La acumulación de escándalos de corrupción favorece el descrédito de la Ley Fundamental

Enrique Gil Calvo

La conmemoración del 35 aniversario de la Constitución ha resultado esta vez más deslucida que nunca, como si su vigencia se diera por declinante o incluso periclitada. En esto ha podido influir el clima necrófilo mediáticamente impuesto por la muerte de Nelson Mandela. Pero creo que hay razones más significativas para explicar tan decepcionante celebración, que al margen de los pomposos discursos oficiales ha hecho retraerse a la propia ciudadanía, cada vez más renuente a visitar las Cortes. Y entre tales factores destaca la coincidencia en el tiempo de graves problemas políticos quizás irresolubles que no pueden ser abordados en el marco de la presente Constitución.

El primero de todos por su urgencia inmediata es la amenaza de secesión proclamada por aquellos sectores de la clase política y la sociedad civil catalanas que hoy llevan la iniciativa política y están obteniendo la hegemonía cultural por la vía de los hechos consumados. Unos hechos tan peregrinos como el histriónico congreso de historiadores antiespañoles organizado por Mikimoto para celebrarse esta misma semana por encargo de la Generalitat. O como el ultimátum que vence a fin de año para convocar un alegal referéndum de autodeterminación que viola explícitamente el marco constitucional. Ante semejante amenaza de ruptura política inminente, aunque de momento solo sea verbal, poco ha de extrañar que el clima político no sea precisamente el más apropiado para celebrar fútiles festejos constitucionales.

Y otro factor que favorece el descrédito constitucional es la reciente acumulación de escándalos de corrupción, que se añaden a un largo rosario de múltiples casos judiciales: nada menos que 1.600, de los que 300 están catalogados como de extraordinaria complejidad. Lo último ha sido el anuncio por la juez Alaya de la futura imputación por el caso ERE de los anteriores presidentes andaluces Chávez y Griñán, que son además altos cargos de la cúpula del partido socialista: uno de los dos pilares sobre los que descansa la estabilidad del sistema político español. Y en la misma órbita del PSOE acaba de estallar el escándalo de la UGT, que amenaza con derribar la fachada del poder sindical revelando la cara oculta de su fraudulenta trama clientelar. Pero en el otro pilar del sistema, sostenido por la patronal y el partido conservador, también se transparentan sus corruptas vergüenzas, con constantes incidentes judiciales derivados de la trama Gürtel y el caso Bárcenas.

La semana pasada han sonado dos nuevas alarmas: el último Barómetro del CIS, que hace de la corrupción el segundo gran problema nacional, y el último Informe de Transparencia Internacional, que ha degradado el indicador español diez puestos más abajo (del 30 al 40), situándolo a la cola de Europa, por detrás de Portugal (puesto 33). Una corrupción política contra la que de nada sirve la inane Constitución, incapaz de evitar su proliferación en ausencia de verdaderas autoridades reguladoras independientes, que en nuestro país están sometidas al dictado del Gobierno y los partidos, tal como revelan los últimos escándalos del pactado reparto de puestos en el Consejo del Poder Judicial y la reciente limpieza política de la Inspección Tributaria.

◆ ◆ ◆ ◆ ◆

> _Qué se pide_
Según el texto sobre la Constitución y la corrupción, ¿a qué puesto bajó España en el último Informe de Transparencia Internacional? Responde en una sola frase, por favor.

> _Extractos de entradas_

◆ ◆ ◆ ◆ ◆

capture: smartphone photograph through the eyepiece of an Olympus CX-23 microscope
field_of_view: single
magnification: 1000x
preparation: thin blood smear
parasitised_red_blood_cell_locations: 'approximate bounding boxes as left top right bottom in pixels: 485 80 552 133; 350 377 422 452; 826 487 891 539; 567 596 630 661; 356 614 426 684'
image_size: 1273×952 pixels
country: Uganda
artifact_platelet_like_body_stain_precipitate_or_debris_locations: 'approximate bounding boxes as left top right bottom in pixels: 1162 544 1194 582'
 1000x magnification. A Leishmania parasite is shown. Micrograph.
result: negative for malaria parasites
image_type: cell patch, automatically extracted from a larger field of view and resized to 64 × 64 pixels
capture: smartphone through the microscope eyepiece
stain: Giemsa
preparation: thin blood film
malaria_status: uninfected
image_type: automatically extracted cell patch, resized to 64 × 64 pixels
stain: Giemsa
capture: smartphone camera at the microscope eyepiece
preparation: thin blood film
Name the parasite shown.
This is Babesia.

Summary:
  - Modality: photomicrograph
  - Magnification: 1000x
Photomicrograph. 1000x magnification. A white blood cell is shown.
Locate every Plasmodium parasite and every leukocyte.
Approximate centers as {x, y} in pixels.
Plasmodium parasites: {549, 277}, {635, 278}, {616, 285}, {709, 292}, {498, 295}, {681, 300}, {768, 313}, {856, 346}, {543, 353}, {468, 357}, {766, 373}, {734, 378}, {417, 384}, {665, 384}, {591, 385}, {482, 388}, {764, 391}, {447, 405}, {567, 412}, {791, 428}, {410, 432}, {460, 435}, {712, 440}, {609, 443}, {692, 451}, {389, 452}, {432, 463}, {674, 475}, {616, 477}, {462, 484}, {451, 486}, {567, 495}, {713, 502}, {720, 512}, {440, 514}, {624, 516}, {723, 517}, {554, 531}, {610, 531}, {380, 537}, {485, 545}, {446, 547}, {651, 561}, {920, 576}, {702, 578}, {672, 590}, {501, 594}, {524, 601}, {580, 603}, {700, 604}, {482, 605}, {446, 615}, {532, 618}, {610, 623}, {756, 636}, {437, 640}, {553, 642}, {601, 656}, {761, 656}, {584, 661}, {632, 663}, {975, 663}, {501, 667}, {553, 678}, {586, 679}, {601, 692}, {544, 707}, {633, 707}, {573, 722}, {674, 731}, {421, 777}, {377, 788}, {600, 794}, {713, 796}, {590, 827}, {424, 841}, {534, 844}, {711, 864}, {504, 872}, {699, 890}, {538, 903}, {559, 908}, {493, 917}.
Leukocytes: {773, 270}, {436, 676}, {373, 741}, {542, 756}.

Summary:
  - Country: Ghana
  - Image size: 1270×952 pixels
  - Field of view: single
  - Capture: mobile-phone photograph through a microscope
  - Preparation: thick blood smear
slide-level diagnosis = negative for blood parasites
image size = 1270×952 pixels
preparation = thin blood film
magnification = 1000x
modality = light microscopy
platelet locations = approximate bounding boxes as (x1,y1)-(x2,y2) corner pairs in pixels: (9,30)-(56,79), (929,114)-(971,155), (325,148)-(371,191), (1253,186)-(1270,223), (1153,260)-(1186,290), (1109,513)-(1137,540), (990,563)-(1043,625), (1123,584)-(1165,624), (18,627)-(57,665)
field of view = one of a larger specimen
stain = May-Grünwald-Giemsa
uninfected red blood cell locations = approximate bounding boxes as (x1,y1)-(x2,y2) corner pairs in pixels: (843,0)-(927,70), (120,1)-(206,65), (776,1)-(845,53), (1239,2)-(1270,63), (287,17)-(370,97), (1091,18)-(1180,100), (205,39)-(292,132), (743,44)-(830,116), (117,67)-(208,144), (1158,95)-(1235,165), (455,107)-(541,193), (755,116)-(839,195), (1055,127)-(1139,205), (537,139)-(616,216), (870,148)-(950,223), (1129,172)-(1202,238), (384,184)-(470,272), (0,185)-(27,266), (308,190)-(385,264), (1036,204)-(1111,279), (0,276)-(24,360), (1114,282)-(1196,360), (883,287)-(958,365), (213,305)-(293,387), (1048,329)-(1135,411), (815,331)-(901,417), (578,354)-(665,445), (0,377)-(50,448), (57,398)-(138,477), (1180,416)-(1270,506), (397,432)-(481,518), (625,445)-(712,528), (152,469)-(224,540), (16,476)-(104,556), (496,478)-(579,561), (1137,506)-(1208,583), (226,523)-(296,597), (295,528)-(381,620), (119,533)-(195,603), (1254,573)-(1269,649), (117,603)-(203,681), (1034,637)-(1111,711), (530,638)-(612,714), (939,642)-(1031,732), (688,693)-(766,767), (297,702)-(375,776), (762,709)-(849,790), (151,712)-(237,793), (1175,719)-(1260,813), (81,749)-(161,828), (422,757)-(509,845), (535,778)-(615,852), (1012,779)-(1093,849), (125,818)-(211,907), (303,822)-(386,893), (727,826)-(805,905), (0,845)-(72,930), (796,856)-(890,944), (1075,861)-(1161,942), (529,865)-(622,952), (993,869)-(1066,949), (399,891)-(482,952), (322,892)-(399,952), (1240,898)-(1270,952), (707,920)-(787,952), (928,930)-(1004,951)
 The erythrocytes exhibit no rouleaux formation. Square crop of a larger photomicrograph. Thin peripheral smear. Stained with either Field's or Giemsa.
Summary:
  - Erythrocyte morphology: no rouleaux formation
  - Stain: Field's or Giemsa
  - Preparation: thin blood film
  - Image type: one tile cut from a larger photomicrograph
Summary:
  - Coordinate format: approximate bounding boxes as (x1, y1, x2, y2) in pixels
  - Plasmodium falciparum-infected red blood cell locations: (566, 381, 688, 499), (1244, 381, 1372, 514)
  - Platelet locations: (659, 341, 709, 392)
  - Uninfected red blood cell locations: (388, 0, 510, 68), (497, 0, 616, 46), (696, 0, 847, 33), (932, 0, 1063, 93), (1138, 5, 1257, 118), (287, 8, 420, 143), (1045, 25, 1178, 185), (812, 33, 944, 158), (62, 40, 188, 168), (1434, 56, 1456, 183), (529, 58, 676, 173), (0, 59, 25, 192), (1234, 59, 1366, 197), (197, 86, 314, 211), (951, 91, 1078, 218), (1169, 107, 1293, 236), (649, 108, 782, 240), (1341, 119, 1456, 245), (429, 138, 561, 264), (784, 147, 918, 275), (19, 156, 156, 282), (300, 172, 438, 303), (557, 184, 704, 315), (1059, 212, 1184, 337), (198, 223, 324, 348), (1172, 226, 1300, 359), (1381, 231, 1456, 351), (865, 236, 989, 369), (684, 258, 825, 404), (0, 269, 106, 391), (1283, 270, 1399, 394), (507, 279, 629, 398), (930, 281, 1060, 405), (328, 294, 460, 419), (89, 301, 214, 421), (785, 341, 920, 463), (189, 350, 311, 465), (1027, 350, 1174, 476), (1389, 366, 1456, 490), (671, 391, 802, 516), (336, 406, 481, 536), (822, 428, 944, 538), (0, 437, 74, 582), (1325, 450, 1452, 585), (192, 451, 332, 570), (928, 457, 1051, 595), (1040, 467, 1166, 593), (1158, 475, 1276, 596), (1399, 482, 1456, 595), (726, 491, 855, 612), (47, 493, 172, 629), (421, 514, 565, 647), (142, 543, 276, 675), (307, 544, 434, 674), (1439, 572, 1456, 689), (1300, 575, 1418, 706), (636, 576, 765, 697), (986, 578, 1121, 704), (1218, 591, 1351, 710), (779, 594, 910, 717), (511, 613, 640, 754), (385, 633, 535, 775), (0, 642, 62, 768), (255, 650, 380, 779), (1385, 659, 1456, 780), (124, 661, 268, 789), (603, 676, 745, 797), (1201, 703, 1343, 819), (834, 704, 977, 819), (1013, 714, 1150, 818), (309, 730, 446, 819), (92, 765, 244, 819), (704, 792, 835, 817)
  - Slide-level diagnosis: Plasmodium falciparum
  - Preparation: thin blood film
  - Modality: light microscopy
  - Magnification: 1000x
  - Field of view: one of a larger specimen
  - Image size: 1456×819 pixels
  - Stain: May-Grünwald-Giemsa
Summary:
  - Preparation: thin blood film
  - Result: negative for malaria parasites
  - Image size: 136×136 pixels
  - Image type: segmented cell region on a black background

◆ ◆ ◆ ◆ ◆

> _Respuesta_
Bajó al puesto 40, desde el 30.